Su padre se equivocaba, pero aunque
se equivocaba, tenía razón.
Se equivocaba al decir que ella no podría
imaginar el dolor que sintió su madre cuando supo que estaba todo el día en el
hospital, suponiéndola enferma. Tan gravemente enferma, como para abandonar sus
estudios en la universidad. Tan fatalmente enferma que no había sabido como
contárselo a ellos, sus padres.
Y tenía razón, al tacharla de inconsciente,
de egoísta, de irresponsable y de todos los demás adjetivos que su desahogo
hacía brotar desde el fondo du su corazón.
Seguían en el andén, clavados en
el frío granito, helado en aquella mañana de diciembre.

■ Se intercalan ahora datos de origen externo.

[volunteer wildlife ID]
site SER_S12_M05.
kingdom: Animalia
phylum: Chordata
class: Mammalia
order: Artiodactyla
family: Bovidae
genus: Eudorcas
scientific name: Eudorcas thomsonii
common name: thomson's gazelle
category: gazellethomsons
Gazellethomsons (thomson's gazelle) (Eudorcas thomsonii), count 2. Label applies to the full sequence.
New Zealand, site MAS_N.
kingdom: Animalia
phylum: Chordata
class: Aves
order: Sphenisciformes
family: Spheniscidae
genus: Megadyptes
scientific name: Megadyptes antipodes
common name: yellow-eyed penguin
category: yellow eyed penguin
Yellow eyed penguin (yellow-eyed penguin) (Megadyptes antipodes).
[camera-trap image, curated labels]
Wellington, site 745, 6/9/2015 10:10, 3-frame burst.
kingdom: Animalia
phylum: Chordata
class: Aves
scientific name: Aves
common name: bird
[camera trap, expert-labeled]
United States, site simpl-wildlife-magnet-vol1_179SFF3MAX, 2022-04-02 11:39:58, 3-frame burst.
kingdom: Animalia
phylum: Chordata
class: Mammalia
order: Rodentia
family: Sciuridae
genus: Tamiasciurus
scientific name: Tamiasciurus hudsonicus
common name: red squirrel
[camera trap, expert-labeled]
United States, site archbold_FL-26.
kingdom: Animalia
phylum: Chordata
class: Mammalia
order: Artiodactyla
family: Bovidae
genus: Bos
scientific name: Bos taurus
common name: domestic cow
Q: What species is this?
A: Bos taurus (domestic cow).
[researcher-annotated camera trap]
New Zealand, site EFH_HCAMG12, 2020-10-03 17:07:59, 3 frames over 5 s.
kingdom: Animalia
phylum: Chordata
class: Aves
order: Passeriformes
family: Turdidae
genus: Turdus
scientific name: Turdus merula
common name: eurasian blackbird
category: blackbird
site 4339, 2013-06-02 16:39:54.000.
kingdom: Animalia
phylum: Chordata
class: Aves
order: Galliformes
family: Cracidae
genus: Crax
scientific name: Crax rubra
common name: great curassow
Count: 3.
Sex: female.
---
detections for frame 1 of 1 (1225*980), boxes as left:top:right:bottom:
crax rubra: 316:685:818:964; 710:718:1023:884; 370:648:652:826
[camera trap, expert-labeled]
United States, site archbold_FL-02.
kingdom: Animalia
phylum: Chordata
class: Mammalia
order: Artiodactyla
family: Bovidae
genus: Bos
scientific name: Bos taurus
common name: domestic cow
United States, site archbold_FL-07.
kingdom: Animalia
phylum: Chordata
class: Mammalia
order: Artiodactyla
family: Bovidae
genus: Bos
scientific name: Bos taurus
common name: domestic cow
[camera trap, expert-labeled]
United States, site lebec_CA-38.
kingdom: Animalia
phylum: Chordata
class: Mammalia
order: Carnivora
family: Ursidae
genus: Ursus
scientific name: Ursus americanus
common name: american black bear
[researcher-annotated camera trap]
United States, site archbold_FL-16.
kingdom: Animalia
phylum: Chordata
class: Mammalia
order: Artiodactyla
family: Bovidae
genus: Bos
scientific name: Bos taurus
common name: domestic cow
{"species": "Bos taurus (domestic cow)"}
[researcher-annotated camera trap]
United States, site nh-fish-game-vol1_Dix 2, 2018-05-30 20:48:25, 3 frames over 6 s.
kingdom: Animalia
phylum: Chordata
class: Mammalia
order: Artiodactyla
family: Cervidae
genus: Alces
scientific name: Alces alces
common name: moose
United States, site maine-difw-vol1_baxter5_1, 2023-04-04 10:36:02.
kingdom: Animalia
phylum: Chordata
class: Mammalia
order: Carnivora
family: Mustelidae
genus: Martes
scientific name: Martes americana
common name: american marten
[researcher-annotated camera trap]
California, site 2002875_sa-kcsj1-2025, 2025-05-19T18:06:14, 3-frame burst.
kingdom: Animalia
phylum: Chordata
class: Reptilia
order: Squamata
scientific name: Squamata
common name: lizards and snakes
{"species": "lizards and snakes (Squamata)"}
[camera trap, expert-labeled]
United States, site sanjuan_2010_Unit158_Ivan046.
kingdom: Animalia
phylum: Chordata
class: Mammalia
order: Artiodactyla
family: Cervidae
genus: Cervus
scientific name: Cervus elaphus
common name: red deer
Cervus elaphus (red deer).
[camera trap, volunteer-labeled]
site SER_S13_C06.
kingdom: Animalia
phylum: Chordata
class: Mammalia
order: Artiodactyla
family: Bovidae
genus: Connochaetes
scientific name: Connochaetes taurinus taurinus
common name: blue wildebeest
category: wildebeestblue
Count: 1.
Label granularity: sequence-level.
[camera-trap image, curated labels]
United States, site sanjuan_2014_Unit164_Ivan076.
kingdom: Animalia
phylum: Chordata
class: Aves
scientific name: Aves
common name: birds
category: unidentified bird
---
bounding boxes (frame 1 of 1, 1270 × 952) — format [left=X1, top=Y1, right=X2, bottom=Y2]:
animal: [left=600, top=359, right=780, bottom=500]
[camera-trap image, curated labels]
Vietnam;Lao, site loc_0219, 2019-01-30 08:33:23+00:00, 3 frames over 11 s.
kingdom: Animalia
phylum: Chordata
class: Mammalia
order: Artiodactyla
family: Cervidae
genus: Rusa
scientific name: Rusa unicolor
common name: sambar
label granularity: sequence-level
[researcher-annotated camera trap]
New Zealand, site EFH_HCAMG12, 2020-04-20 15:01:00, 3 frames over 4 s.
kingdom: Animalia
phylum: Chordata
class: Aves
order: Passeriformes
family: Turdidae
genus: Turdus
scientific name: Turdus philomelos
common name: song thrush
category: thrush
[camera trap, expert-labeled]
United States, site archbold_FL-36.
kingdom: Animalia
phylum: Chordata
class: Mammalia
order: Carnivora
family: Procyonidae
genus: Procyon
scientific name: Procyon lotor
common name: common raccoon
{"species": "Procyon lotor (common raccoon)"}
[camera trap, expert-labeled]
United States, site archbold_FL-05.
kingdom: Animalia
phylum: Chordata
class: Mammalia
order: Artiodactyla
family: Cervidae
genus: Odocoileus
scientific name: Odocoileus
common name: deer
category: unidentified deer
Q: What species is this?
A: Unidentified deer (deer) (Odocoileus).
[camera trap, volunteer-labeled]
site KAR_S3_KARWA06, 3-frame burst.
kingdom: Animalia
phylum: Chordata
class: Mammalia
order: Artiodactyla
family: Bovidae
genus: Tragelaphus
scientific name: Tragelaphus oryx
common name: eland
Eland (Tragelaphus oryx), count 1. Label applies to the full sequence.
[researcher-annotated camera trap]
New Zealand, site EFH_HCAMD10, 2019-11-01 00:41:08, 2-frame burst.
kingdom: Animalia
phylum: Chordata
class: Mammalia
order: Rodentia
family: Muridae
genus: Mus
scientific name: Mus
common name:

La maleta a su lado, y
su madre enfrente, con sus preciosos ojos claros navegando en un mar que
luchaba por salir. Ahora la pregunta que le martilleaba en su mente no era ya
la de ¿Cómo se lo voy a contar?, sino ¿Cómo he podido no habérselo contado?
Y mientras, en el aire flotaba el eco de
las últimas palabras de su padre:
- Tu madre y yo pensando que te
morías y tú haciendo el payaso en el hospital…
Otra vez se equivocaba, hacía el
payaso, si, pero no era solo eso.
Hacía algo maravilloso, hacía
reír a unos niños que necesitaban esas risas tanto como los raros compuestos
que viajaban por sus venas.
El día que acompañó a su medio
novio, a la planta infantil, y vio tanta alegría en niños que a su modo de ver
no tenían nada de lo que alegrarse, recibió la clase más magistral de las que
nunca recibiría en las aulas universitarias. Y se hizo asidua, hasta que sin
darse cuenta pasaba cada vez más horas allí.